■ Texto dado:
La persistencia de la memoria
Por Gonzalo Márquez Cristo y
Amparo Osorio
Nació en Honda, Colombia, en 1933 y
falleció en Bogotá el viernes 27 de febrero de 2015. Se especializó en pintura
mural en la Academia
de San Fernando en Madrid. Fue decano de Artes de las universidades Nacional y
Tadeo Lozano. Obtuvo el Primer Premio en el Salón Nacional (Bogotá, 1963) y el
Premio Especial en el XI Salón de Artistas Nacionales (1968). Realizó
exposiciones individuales en España, México, Cuba, Argentina y Estados Unidos.
Durante su fructífera labor expresiva testimonió
la interminable violencia de nuestro país y alternamente pobló un inquietante
universo erótico.
En el siguiente reportaje, donde
rememora anécdotas de su polémica vida inmersa en el acontecer político que le
tocó vivir, relató episodios de sus hallazgos creativos y de la convulsiva realidad
latinoamericana.
***
Después de la categórica orden impartida
a Carlos Granada por los directivos de la Biblioteca Luis
Ángel Arango en Bogotá promediando el año de 1960, de omitir siete de los
cuadros de su exposición bajo la acusación de perturbar la moral pública, el
pintor irrumpió con medio centenar de estudiantes de Bellas Artes de la Universidad Nacional
a las silenciosas instalaciones del lujoso recinto, y con arengas y gritos
contra la moral burguesa, la represión religiosa y la sociedad conservadora,
enfrentaron a los vigilantes y a los burócratas de la cultura, y descolgaron
todas las obras de la exposición que combinaba como siempre las dos miradas del
artista sobre el mundo: el erotismo como símbolo de la vida y la violencia como
aciaga expresión del reino de la muerte.

■ Datos proporcionados:
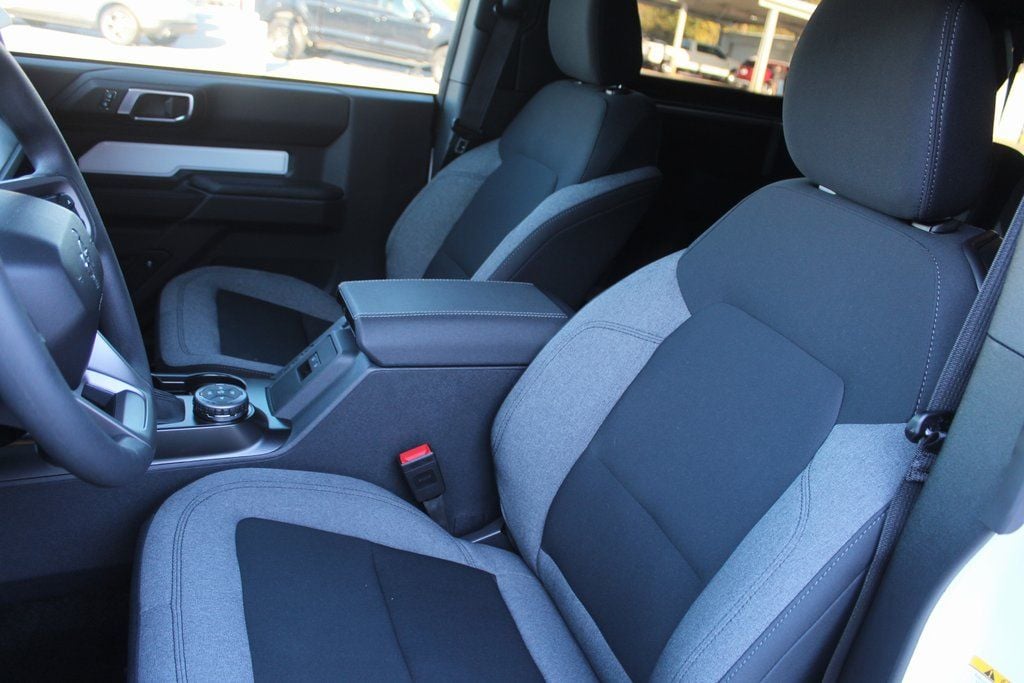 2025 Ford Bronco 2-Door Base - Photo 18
==
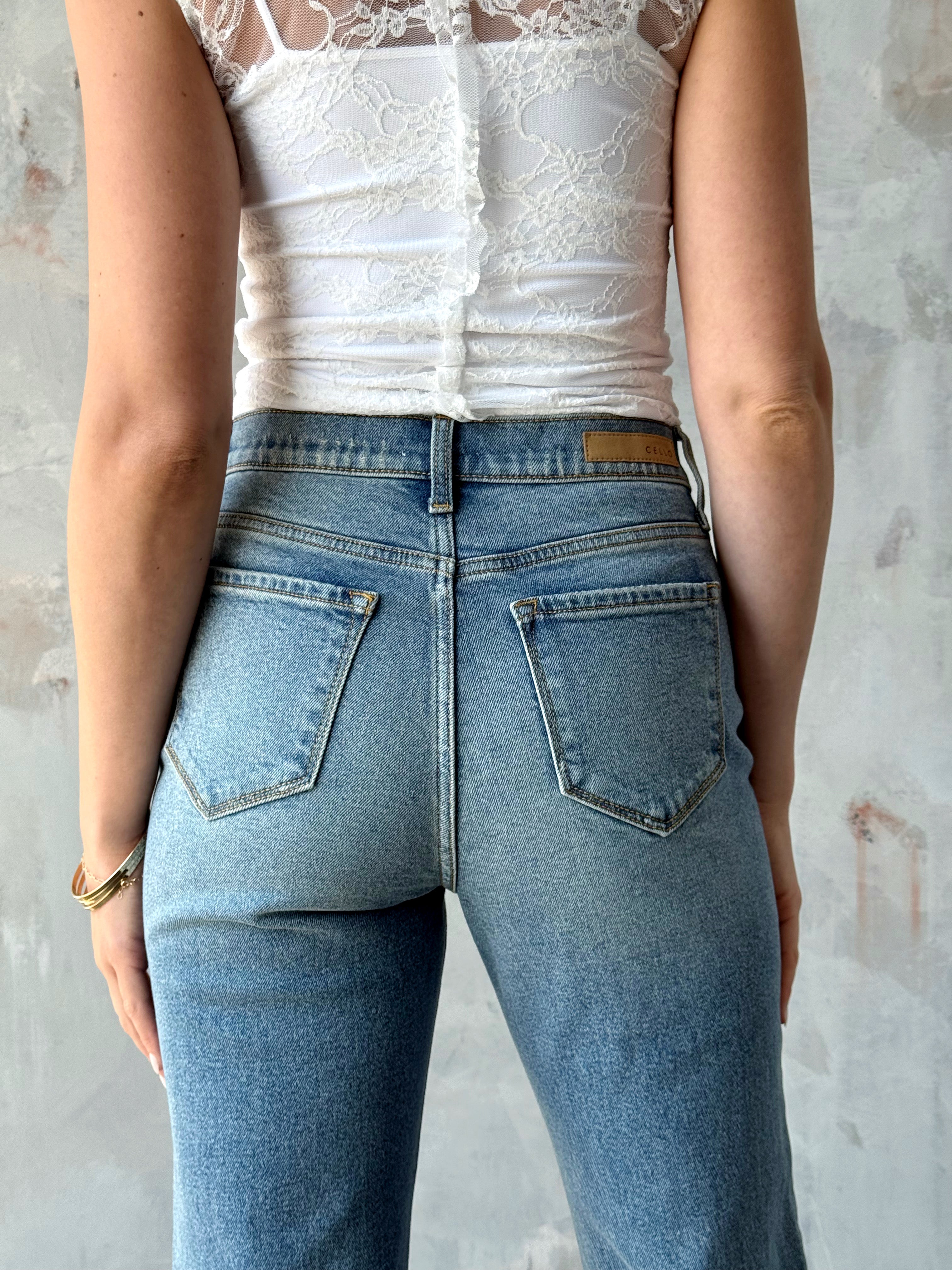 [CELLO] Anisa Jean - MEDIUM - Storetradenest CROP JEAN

■ Conjunto de tareas:
[1] Copia del texto sobre Carlos Granada todo el fragmento que va desde "La persistencia de" hasta "y Estados Unidos.".
[2] Responde, con base en el texto sobre Carlos Granada, las siguientes preguntas:
(a) ¿Dónde y en qué año nació el pintor?
(b) ¿En qué academia se especializó en pintura mural?
(c) ¿Cuántos cuadros de su exposición se le ordenó omitir en la Biblioteca Luis Ángel Arango?
[3] Resume en dos oraciones el texto sobre Carlos Granada.

■ Respuestas por tarea:
[1]
La persistencia de la memoria
Por Gonzalo Márquez Cristo y
Amparo Osorio
Nació en Honda, Colombia, en 1933 y
falleció en Bogotá el viernes 27 de febrero de 2015. Se especializó en pintura
mural en la Academia
de San Fernando en Madrid. Fue decano de Artes de las universidades Nacional y
Tadeo Lozano. Obtuvo el Primer Premio en el Salón Nacional (Bogotá, 1963) y el
Premio Especial en el XI Salón de Artistas Nacionales (1968). Realizó
exposiciones individuales en España, México, Cuba, Argentina y Estados Unidos.

[2]
(a) En Honda, Colombia, en 1933.
(b) En la Academia de San Fernando, en Madrid.
(c) Siete.

[3] El pintor, nacido en Honda en 1933 y fallecido en Bogotá en 2015, se especializó en pintura mural en Madrid, fue decano de Artes de las universidades Nacional y Tadeo Lozano, y en su obra testimonió la violencia del país y pobló un inquietante universo erótico. Hacia 1960, cuando los directivos de la Biblioteca Luis Ángel Arango le ordenaron omitir siete cuadros por perturbar la moral pública, Granada irrumpió en el recinto con medio centenar de estudiantes de Bellas Artes, y entre todos descolgaron todas las obras de la exposición.